-- Passage for review --

*** Block opens ***

The Harlots writer salutes the audacious high-wire act of the ultimate ‘crack-cocaine’ binge-watch
Fox, 2001-2010; 2014
UK tx: BBC2; Sky 1
Recently, while working on a pitch for a series idea that relied on plenty of exciting, tense action, I went back to series one of 24, intending to watch the opening sequence.
I wanted to check out how it started, how the Bauer family was introduced, to remind myself of the building blocks. I thought I’d watch the pilot, maybe the first two episodes. I’d seen every series, knew what happened, so anticipated that would be that.
Eight hours later, I was tight-jawed, on hour nine, all other work abandoned, as I listened to the credit sequence’s characteristic beeps. Slow at first, then faster, then blurring into a single flat line pitch and the digital numbers clattered and whirred bright and fizzed back to black and … oh God, I was right back there with federal agent Jack Bauer, living the longest day of his life in real time, the CTU phones singing their boop-boop-beep-booooop…
Real-time. That was the kicker. Ad breaks aside, from a craft perspective, looking back now, the audacity of it is still quite something. A thriller that genuinely thrills for a full 24 hours? A whole night and day of white knuckling it on your sofa? How could you not watch that, even if just to see if they could do it?

*** Block closes ***

-- Data below --
*** Block opens ***

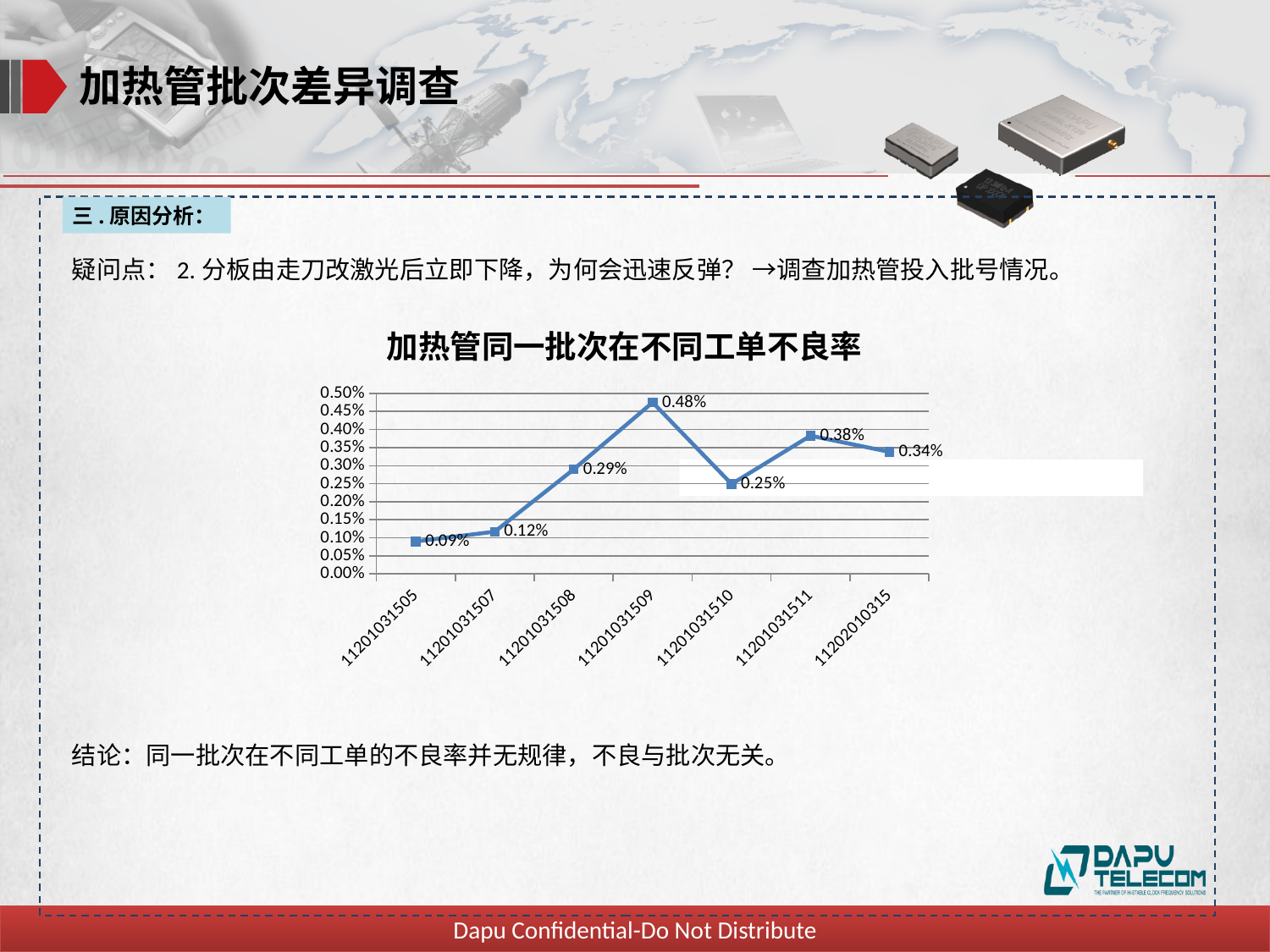
Does the defect rate rise or fall from work order 11201031505 to work order 11201031509? rise What is the defect rate for work order 11201031505? 0.09% What is the difference between the defect rates of work orders 11201031509 and 11201031510? 0.23% Which work order has the highest defect rate? 11201031509 How many work orders (data points) are plotted on the chart? 7 What is the defect rate for work order 11201031509? 0.48% What type of chart is shown on the slide? line chart Which work order has the lowest defect rate? 11201031505 Which has a higher defect rate, work order 11201031511 or work order 11201031508? 11201031511 What is the title of the chart? 加热管同一批次在不同工单不良率 What is the defect rate for work order 11202010315? 0.34% Is the defect rate for work order 11201031507 greater or less than 0.20%? less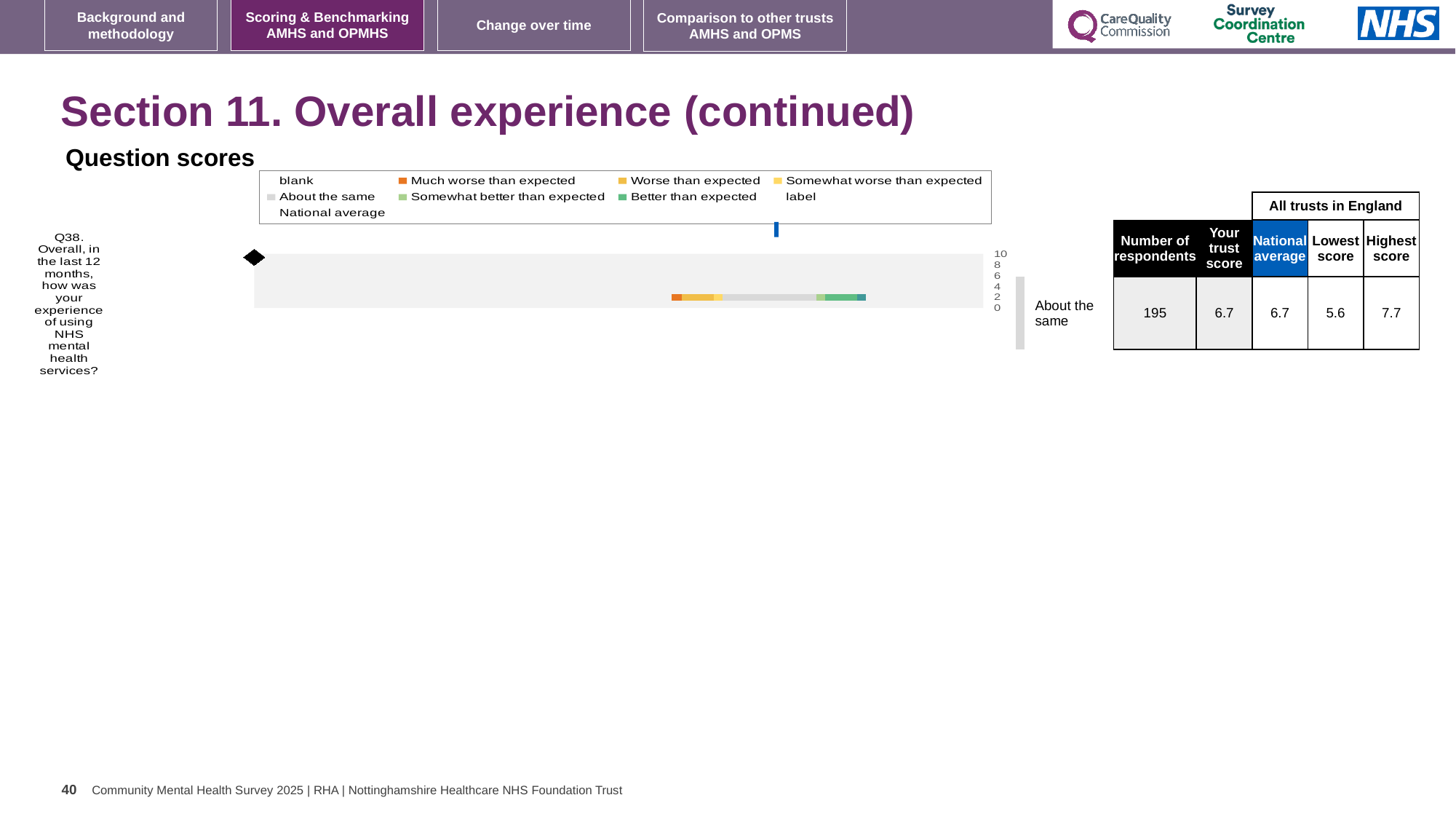
By how much does the highest score exceed the trust score for Q38? 1.0 Is the trust score for Q38 higher or lower than the national average? equal How many respondents are shown for Q38 in the table beside the chart? 195 What is the highest score among all trusts in England for Q38? 7.7 What is the difference between the highest and lowest trust scores for Q38? 2.1 What is the lowest score among all trusts in England for Q38? 5.6 What benchmark category label is shown next to the bar for Q38? About the same What colour represents 'Much worse than expected' in the chart legend? orange What kind of chart is used to show the Q38 question score? bar chart What is the trust score shown for Q38? 6.7 How many survey questions are plotted in the Question scores chart? 1 What is the national average score shown for Q38? 6.7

*** Block closes ***

-- Written task 1 --
In the piece on 24, why did the writer go back to series one? Answer in one to three sentences.
-- Written task 2 --
Carry on the piece on 24 from the point where it stops.

-- Output 1 --
The writer was working on a pitch for a series idea that depended on lots of exciting, tense action. They wanted to see how 24 opened and how it introduced the Bauer family, as a reminder of its building blocks.

-- Output 2 --
And - couldn’t they just. Almost 20 years after it premiered, it stands head and shoulders above not just any other action show I can think of, but most other shows of any genre, for sheer enjoyability.
The audacity of it is still quite something. A thriller that genuinely thrills for a full 24 hours? How could you not watch that, even if just to see if they could do it?
Kiefer Sutherland’s gravelly voiceover. His devotion to the women in his life, despite their near constant tendency to get kidnapped by terrorists/be taken hostage/be a mole/nearly die causing him to risk his life saving them (many times over)/actually die breaking his heart.
The endless twists, reversals, conspiracies, surprises, explosions, sudden deaths that left you gasping, shaking with adrenalin. My sister once phoned me having an actual panic attack having watched a few too many episodes in a row.
Because 24 was the OG binge watch. The forerunner of all pizza-fuelled TV marathons. The crack cocaine of the series watch. ‘One more’, we said to each other, as we checked our watches and calculated how many hours of sleep we could miss and still function the next day. ‘Just one more’. It never was.
Stories are fundamental to us as humans. They allow us to process and shape experiences, work through fears, pass on lessons. But if stories are to do any of that, they must have an audience. And that audience wants to feel.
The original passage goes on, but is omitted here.